Rien de plus étrange que l’espèce de mystère que les Majorquins semblaient vouloir se faire les uns aux autres des évènemens qui bouleversaient alors la face de l’Espagne. Personne n’en parlait, si ce n’est en famille et à voix basse. Dans un pays où il n’y a vraiment ni méchanceté, ni tyrannie, il est inconcevable de voir régner une méfiance aussi ombrageuse. Je n’ai rien vu de si plaisant que les articles du journal de Palma, et j’ai toujours regretté de n’en avoir pas emporté quelques numéros pour échantillons de la polémique majorquine.
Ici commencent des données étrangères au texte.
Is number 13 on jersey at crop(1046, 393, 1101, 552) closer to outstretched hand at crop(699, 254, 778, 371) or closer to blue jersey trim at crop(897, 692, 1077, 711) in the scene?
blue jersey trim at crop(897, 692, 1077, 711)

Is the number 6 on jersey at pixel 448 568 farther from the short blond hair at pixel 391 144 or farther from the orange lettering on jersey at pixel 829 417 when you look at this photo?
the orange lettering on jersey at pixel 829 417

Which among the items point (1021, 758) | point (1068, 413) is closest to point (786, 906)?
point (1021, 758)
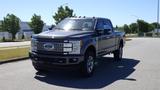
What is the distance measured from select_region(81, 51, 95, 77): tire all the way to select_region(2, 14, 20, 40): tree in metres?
62.1

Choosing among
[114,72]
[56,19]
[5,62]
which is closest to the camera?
[114,72]

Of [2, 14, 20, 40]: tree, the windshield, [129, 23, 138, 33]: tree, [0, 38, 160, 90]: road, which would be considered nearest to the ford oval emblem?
[0, 38, 160, 90]: road

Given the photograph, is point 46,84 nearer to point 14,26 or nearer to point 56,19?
point 56,19

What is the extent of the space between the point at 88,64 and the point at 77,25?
72.5 inches

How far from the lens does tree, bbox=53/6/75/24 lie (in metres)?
63.3

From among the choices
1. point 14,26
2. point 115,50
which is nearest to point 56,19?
point 14,26

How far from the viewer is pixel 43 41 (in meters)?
10.6

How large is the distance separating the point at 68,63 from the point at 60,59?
263 millimetres

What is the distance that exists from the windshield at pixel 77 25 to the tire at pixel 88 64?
3.52ft

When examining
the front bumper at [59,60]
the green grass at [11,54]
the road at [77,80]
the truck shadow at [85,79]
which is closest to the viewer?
the road at [77,80]

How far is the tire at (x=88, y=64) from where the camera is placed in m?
10.7

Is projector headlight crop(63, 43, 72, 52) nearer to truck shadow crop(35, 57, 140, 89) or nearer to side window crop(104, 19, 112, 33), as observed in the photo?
truck shadow crop(35, 57, 140, 89)

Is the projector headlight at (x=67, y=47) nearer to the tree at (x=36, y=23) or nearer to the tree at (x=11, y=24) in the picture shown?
the tree at (x=11, y=24)

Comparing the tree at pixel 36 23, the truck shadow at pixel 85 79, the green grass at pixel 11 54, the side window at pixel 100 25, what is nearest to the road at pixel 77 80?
the truck shadow at pixel 85 79
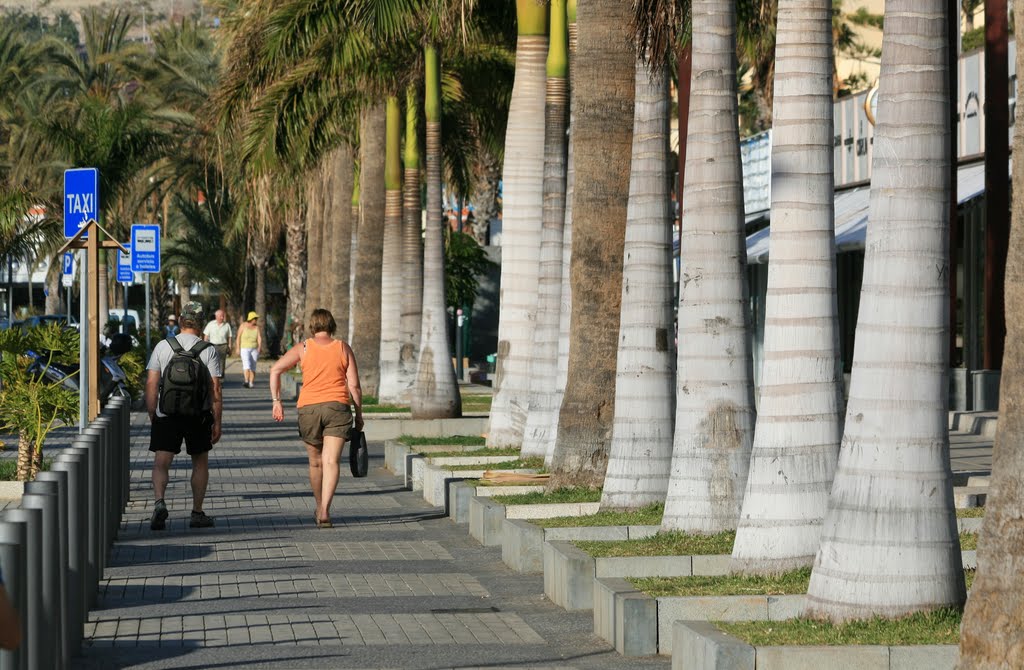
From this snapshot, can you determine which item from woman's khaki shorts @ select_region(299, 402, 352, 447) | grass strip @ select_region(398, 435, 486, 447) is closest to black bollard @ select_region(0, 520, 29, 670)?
woman's khaki shorts @ select_region(299, 402, 352, 447)

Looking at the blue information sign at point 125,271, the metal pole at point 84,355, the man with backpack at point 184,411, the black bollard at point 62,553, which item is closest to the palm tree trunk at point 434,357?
the blue information sign at point 125,271

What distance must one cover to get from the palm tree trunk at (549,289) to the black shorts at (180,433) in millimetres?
2836

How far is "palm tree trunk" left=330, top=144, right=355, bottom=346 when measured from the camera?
31594mm

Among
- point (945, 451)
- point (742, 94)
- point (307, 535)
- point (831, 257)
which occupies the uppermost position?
point (742, 94)

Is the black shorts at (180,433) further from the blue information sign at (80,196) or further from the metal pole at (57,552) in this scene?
the metal pole at (57,552)

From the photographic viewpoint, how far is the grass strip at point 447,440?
19078mm

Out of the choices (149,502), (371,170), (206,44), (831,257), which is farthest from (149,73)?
(831,257)

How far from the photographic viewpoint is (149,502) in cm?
1588

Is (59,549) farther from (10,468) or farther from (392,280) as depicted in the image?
(392,280)

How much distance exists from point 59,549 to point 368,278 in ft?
72.4

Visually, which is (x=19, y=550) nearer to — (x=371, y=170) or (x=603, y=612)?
(x=603, y=612)

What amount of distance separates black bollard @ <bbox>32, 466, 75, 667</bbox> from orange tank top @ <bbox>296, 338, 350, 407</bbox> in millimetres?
5764

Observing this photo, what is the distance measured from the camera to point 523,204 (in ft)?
60.3

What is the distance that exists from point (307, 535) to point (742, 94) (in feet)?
159
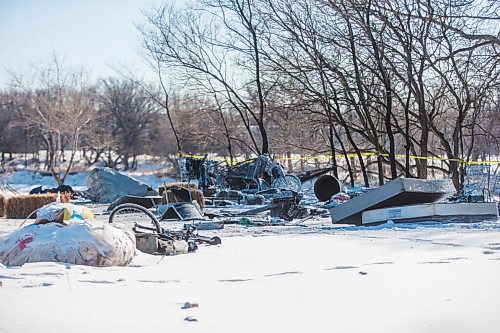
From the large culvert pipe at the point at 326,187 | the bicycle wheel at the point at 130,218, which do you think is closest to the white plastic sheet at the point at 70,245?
Answer: the bicycle wheel at the point at 130,218

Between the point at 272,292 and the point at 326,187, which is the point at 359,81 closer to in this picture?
the point at 326,187

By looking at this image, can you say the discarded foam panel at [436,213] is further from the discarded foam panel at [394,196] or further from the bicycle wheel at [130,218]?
the bicycle wheel at [130,218]

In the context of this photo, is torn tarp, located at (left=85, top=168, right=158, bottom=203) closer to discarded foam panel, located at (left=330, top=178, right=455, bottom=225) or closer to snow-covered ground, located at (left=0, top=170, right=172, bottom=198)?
discarded foam panel, located at (left=330, top=178, right=455, bottom=225)

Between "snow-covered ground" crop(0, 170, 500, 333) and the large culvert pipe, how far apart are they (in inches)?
557

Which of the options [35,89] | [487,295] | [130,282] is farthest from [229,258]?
[35,89]

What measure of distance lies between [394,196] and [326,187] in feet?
34.2

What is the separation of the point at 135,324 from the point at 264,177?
1837 cm

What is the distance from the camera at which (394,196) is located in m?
12.8

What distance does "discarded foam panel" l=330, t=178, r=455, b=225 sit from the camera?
12706mm

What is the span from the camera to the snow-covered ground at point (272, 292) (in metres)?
4.38

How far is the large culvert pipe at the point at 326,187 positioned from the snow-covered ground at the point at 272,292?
14153 millimetres

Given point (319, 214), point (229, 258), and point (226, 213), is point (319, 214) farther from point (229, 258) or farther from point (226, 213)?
point (229, 258)

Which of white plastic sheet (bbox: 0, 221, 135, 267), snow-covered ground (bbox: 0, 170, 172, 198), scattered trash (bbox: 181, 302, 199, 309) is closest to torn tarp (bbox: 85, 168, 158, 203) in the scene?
white plastic sheet (bbox: 0, 221, 135, 267)

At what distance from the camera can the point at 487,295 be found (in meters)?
5.16
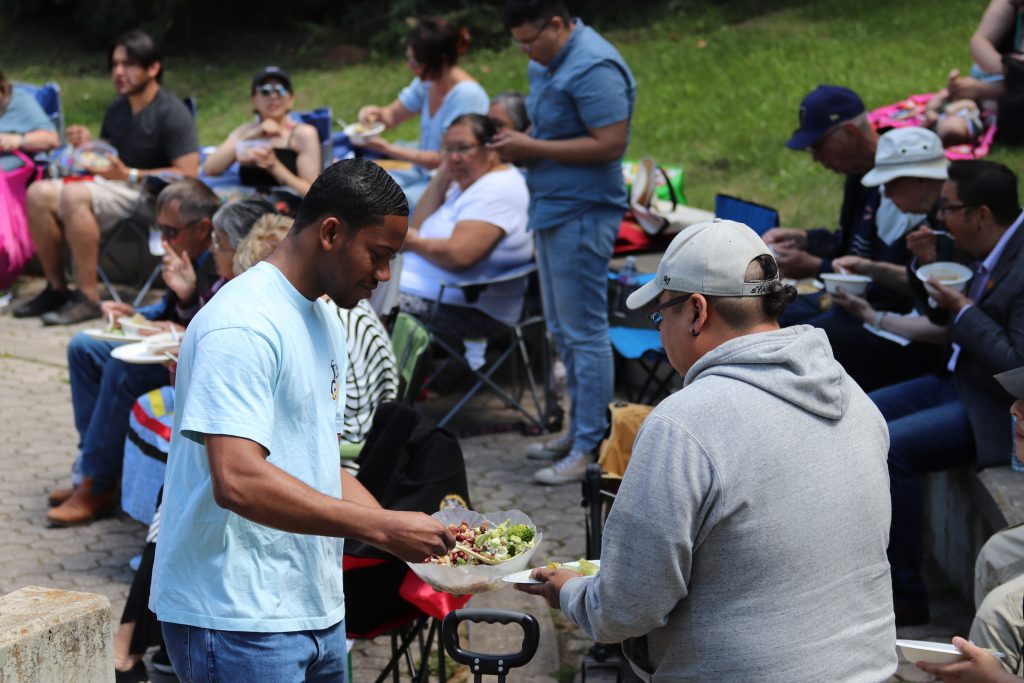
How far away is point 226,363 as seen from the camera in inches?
94.5

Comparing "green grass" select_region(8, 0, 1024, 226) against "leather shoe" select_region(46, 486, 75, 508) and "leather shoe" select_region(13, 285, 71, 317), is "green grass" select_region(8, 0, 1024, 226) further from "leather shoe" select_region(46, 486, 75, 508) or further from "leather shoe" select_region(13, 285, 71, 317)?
"leather shoe" select_region(46, 486, 75, 508)

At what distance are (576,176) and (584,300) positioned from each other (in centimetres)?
58

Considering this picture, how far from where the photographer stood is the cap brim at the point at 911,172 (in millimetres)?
5191

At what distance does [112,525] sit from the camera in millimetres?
5676

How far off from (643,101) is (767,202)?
3.36 meters

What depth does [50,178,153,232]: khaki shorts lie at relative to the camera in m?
8.58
Mais voici, sans exagération, la forme dans laquelle, après avoir rendu compte des faits, on en commentait le sens et l’authenticité : « Quelque prouvés que puissent paraître ces évènemens aux yeux des personnes disposées à les accueillir, nous ne saurions trop recommander à nos lecteurs d’en attendre la suite avant de les juger. Les réflexions qui se présentent à l’esprit en présence de pareils faits demandent à être mûries, dans l’attente d’une certitude que nous ne voulons pas révoquer en doute, mais que nous ne prendrons pas sur nous de hâter par d’imprudentes assertions. Les destinées de l’Espagne sont enveloppées d’un voile qui ne tardera pas à être soulevé, mais auquel nul ne doit porter avant le temps une main imprudente. Nous nous abstiendrons jusque-là d’émettre notre opinion, et nous conseillerons à tous les esprits sages de ne point se prononcer sur les actes des divers partis, avant d’avoir vu la situation se dessiner plus nettement, etc. »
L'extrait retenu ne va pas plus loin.